# PASSAGE PROVIDED:
Coursera

Object Detection

This lab is similar to the previous lab, except now instead of printing out the bounding box coordinates, you can visualize these bounding boxes on top of the image!

Setup

# For running inference on the TF-Hub module.
import tensorflow as tf

import tensorflow_hub as hub

# For downloading the image.
import matplotlib.pyplot as plt
import tempfile
from six.moves.urllib.request import urlopen
from six import BytesIO

# For drawing onto the image.
import numpy as np
from PIL import Image
from PIL import ImageColor
from PIL import ImageDraw
from PIL import ImageFont
from PIL import ImageOps

# For measuring the inference time.
import time

# Print Tensorflow version
print(tf.__version__)

# Check available GPU devices.
print("The following GPU devices are available: %s" % tf.test.gpu_device_name())

2.13.0
The following GPU devices are available: /device:GPU:0

Select and load the model

As in the previous lab, you can choose an object detection module. Here are two that we’ve selected for you:

ssd + mobilenet V2 small and fast.
FasterRCNN + InceptionResNet V2: high accuracy

# you can switch the commented lines here to pick the other model

# ssd mobilenet version 2
module_handle = "https://tfhub.dev/google/openimages_v4/ssd/mobilenet_v2/1"

# You can choose inception resnet version 2 instead
#module_handle = "https://tfhub.dev/google/faster_rcnn/openimages_v4/inception_resnet_v2/1"

Load the model

Next, you’ll load the model specified by the module_handle.

This will take a few minutes to load the model.

model = hub.load(module_handle)

# GIVEN RECORDS:
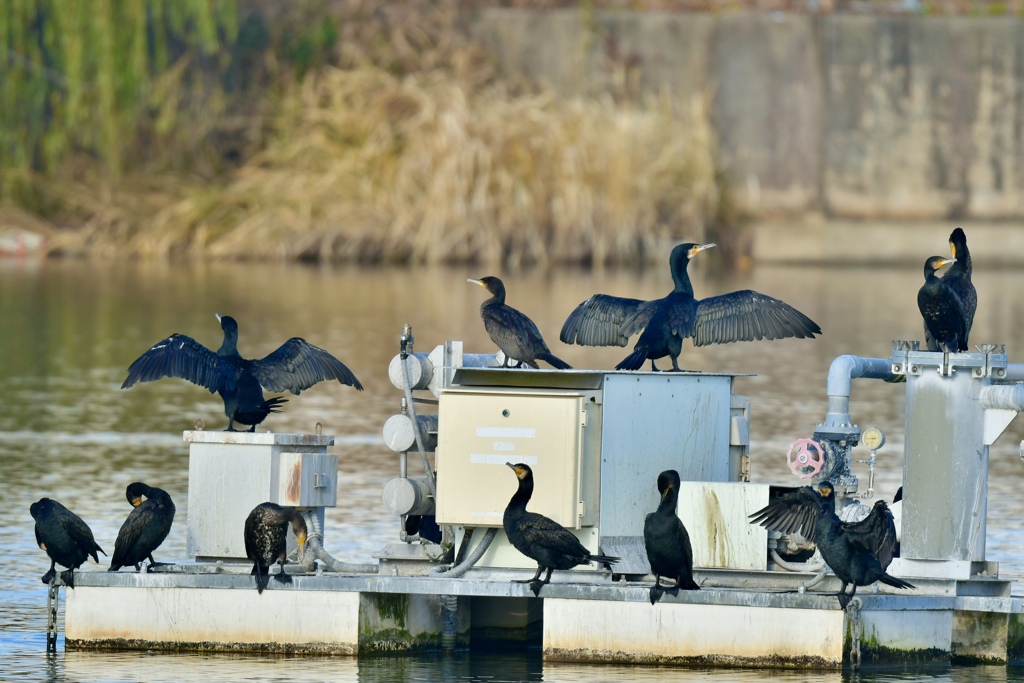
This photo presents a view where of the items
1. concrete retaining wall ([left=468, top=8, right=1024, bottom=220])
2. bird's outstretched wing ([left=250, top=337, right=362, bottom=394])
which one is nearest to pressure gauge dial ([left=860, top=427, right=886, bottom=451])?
bird's outstretched wing ([left=250, top=337, right=362, bottom=394])

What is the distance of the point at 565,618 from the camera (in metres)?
9.10

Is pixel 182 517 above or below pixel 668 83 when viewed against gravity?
below

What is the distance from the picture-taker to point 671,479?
9.00m

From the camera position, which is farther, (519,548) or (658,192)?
(658,192)

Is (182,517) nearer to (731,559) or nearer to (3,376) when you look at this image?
(731,559)

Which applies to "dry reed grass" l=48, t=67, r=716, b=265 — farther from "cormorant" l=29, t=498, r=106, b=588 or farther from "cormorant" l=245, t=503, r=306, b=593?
"cormorant" l=245, t=503, r=306, b=593

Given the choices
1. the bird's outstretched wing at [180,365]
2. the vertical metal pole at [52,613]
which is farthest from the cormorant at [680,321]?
the vertical metal pole at [52,613]

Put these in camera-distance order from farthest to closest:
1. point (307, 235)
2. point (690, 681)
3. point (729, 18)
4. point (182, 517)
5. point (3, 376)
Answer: point (729, 18)
point (307, 235)
point (3, 376)
point (182, 517)
point (690, 681)

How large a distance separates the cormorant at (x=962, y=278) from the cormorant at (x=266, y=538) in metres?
3.09

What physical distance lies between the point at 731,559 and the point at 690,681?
88cm

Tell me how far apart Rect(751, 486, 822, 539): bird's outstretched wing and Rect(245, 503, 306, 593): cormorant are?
1949mm

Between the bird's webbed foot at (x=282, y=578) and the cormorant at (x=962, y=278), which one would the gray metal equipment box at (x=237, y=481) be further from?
the cormorant at (x=962, y=278)

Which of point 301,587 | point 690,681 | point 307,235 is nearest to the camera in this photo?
point 690,681

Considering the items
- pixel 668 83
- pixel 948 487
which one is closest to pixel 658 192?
pixel 668 83
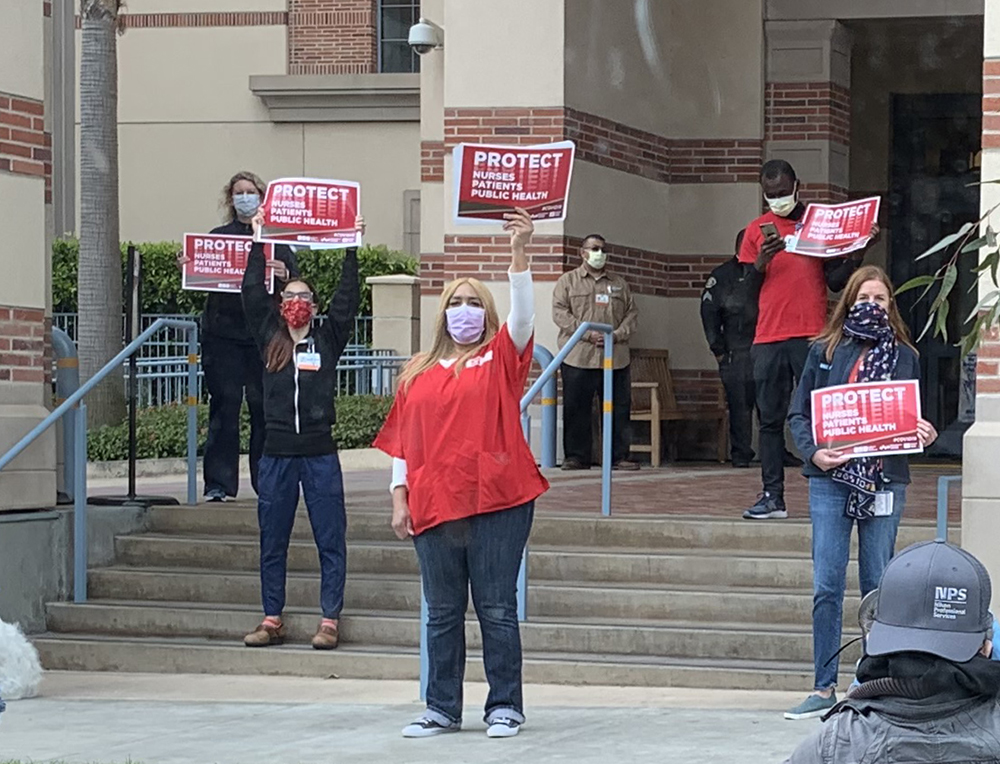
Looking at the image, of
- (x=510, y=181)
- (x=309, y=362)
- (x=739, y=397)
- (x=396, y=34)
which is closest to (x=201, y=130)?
(x=396, y=34)

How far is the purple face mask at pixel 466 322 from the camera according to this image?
25.7 feet

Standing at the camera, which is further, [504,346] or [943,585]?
[504,346]

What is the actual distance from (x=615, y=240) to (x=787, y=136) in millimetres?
1904

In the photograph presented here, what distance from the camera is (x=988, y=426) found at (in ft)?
29.9

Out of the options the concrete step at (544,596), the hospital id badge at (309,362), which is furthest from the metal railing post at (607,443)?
the hospital id badge at (309,362)

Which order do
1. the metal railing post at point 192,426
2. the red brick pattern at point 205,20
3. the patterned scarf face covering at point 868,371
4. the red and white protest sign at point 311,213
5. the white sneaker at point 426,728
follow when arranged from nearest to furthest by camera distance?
the white sneaker at point 426,728, the patterned scarf face covering at point 868,371, the red and white protest sign at point 311,213, the metal railing post at point 192,426, the red brick pattern at point 205,20

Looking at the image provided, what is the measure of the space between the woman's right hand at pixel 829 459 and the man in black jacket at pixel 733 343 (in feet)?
20.7

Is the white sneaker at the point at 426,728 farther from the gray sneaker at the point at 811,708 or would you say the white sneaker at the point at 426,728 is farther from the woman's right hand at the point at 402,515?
the gray sneaker at the point at 811,708

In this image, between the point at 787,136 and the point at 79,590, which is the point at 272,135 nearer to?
the point at 787,136

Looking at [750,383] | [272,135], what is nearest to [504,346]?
[750,383]

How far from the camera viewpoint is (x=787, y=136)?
16.5 meters

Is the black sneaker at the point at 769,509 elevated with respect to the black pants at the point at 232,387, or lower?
lower

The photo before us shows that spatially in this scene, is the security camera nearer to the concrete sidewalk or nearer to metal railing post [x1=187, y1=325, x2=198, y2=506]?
metal railing post [x1=187, y1=325, x2=198, y2=506]

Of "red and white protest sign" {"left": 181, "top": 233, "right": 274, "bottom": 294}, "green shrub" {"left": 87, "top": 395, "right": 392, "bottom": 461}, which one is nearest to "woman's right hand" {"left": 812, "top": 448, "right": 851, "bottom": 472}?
"red and white protest sign" {"left": 181, "top": 233, "right": 274, "bottom": 294}
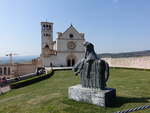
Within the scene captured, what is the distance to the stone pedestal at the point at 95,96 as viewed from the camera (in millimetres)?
5805

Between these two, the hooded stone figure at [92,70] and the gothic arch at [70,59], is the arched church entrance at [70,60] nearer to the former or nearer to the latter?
the gothic arch at [70,59]

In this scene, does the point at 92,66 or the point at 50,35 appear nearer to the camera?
the point at 92,66

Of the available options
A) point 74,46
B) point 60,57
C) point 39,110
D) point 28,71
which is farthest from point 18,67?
point 39,110

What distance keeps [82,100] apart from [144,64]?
18.7 m

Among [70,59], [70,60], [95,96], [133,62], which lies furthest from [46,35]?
[95,96]

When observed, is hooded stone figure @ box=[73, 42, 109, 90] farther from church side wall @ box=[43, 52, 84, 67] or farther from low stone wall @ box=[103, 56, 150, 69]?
church side wall @ box=[43, 52, 84, 67]

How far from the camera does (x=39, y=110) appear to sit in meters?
5.87

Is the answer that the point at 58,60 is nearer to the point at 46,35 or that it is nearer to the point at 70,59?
the point at 70,59

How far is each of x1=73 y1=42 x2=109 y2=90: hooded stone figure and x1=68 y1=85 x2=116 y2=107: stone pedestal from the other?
254mm

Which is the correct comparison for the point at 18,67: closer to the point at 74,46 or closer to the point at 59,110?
the point at 74,46

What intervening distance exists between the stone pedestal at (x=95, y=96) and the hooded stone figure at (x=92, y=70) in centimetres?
25

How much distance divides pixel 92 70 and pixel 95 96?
3.52ft

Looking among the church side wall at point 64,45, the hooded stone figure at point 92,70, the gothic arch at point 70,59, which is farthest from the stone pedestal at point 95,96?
the gothic arch at point 70,59

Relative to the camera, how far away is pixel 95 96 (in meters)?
6.00
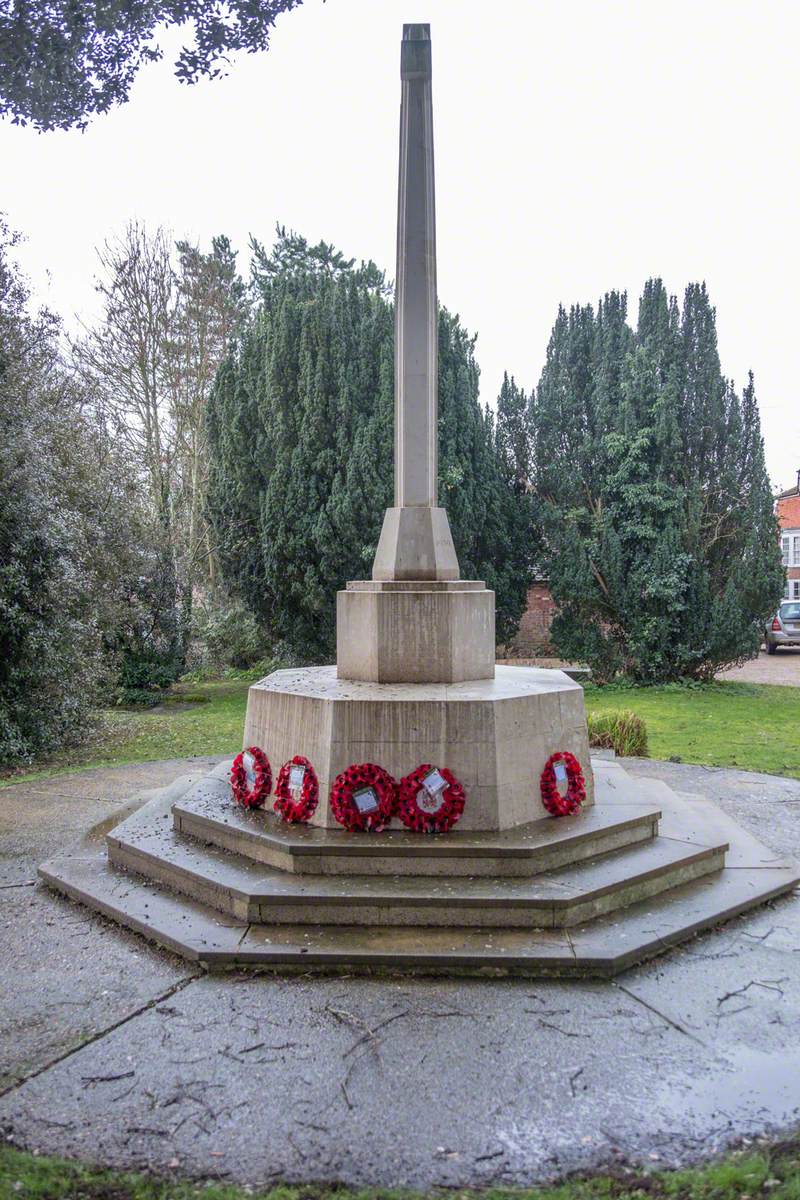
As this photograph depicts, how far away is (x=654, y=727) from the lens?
37.0ft

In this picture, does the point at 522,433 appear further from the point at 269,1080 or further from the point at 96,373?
the point at 269,1080

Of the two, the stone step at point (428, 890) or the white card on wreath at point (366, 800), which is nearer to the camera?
the stone step at point (428, 890)

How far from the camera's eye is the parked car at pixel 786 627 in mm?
24516

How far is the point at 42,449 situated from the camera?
959 centimetres

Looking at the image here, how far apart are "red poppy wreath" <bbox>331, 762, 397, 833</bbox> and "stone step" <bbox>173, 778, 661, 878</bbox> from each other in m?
0.06

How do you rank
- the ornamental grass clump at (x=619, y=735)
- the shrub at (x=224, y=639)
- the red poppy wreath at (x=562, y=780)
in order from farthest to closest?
the shrub at (x=224, y=639), the ornamental grass clump at (x=619, y=735), the red poppy wreath at (x=562, y=780)

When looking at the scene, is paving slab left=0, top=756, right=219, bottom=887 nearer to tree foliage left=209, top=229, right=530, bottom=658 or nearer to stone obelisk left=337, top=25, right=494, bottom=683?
stone obelisk left=337, top=25, right=494, bottom=683

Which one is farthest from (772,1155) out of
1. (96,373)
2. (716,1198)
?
(96,373)

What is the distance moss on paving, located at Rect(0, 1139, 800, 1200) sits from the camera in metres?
2.19

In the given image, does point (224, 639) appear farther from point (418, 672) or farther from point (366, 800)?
point (366, 800)

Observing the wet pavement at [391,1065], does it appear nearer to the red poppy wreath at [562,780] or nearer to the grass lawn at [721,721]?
the red poppy wreath at [562,780]

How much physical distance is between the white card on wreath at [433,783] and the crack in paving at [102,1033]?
144cm

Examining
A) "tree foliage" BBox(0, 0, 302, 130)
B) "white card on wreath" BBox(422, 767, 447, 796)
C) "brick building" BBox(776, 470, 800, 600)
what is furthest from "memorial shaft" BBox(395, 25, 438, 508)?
"brick building" BBox(776, 470, 800, 600)

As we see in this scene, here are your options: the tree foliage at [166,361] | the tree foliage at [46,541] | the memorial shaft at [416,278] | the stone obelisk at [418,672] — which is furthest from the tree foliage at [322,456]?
the memorial shaft at [416,278]
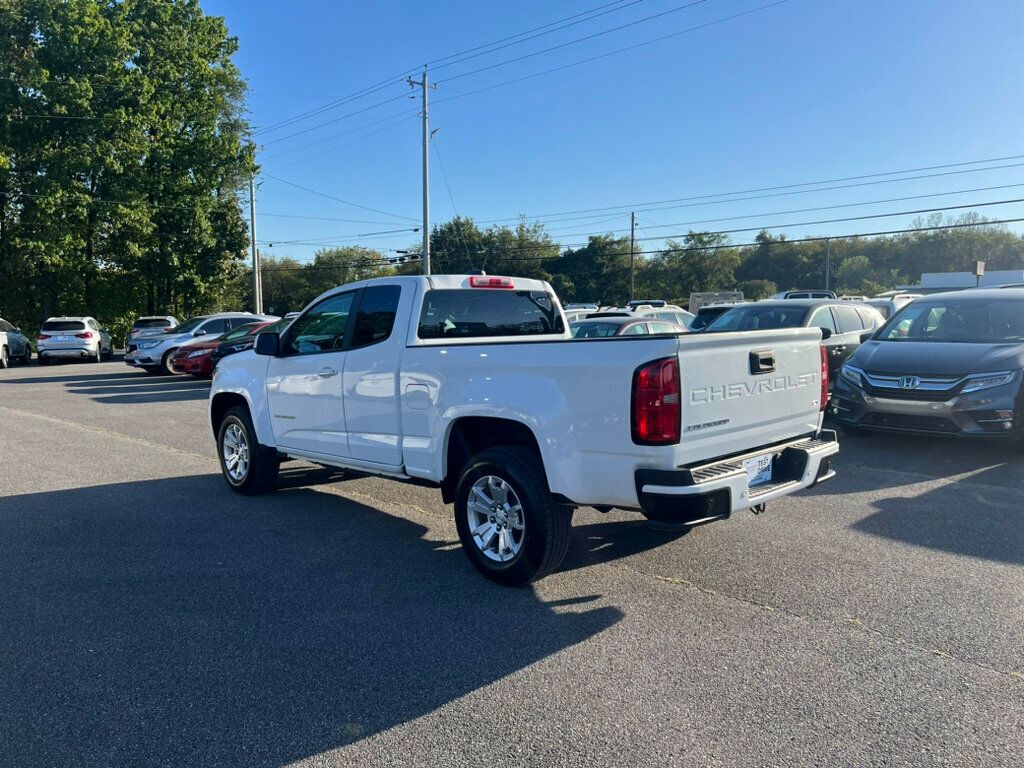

# LIST OF TASKS:
**a)** In the object detection lab, which model is described as having high accuracy?
**b)** Reproduce the rows from the line containing "Of the two, the" through the end of the rows, leaving out the pictures.
The object detection lab and the rows are unrelated.

# RESULTS:
**a)** FasterRCNN + InceptionResNet V2

**b)**
Of the two, the stone step at point (428, 890) or the white card on wreath at point (366, 800), which is nearer to the camera?
the stone step at point (428, 890)

How far from the camera's eye is the parked car at pixel 786 627 in mm?
24516

How far is the point at 42,449 situated from the camera?
959 centimetres

Looking at the image here, how far apart are "red poppy wreath" <bbox>331, 762, 397, 833</bbox> and "stone step" <bbox>173, 778, 661, 878</bbox> from each other in m?
0.06

How do you rank
- the ornamental grass clump at (x=619, y=735)
- the shrub at (x=224, y=639)
- the red poppy wreath at (x=562, y=780)
in order from farthest to closest?
the shrub at (x=224, y=639), the ornamental grass clump at (x=619, y=735), the red poppy wreath at (x=562, y=780)

When looking at the scene, is paving slab left=0, top=756, right=219, bottom=887 nearer to tree foliage left=209, top=229, right=530, bottom=658 or nearer to stone obelisk left=337, top=25, right=494, bottom=683?
stone obelisk left=337, top=25, right=494, bottom=683

Which one is farthest from (772,1155) out of
1. (96,373)
2. (716,1198)
?
(96,373)

What is the distance moss on paving, located at Rect(0, 1139, 800, 1200) sits from the camera in metres?
2.19

In the given image, does point (224, 639) appear farther from point (418, 672) or farther from point (366, 800)?
point (366, 800)

Observing the wet pavement at [391,1065], does it appear nearer to the red poppy wreath at [562,780] or nearer to the grass lawn at [721,721]?
the red poppy wreath at [562,780]

How much physical distance is between the white card on wreath at [433,783] and the crack in paving at [102,1033]?
144cm

Examining
A) "tree foliage" BBox(0, 0, 302, 130)
B) "white card on wreath" BBox(422, 767, 447, 796)
C) "brick building" BBox(776, 470, 800, 600)
what is furthest from "memorial shaft" BBox(395, 25, 438, 508)?
"brick building" BBox(776, 470, 800, 600)

As we see in this scene, here are your options: the tree foliage at [166,361] | the tree foliage at [46,541] | the memorial shaft at [416,278] | the stone obelisk at [418,672] — which is furthest from the tree foliage at [322,456]?
the memorial shaft at [416,278]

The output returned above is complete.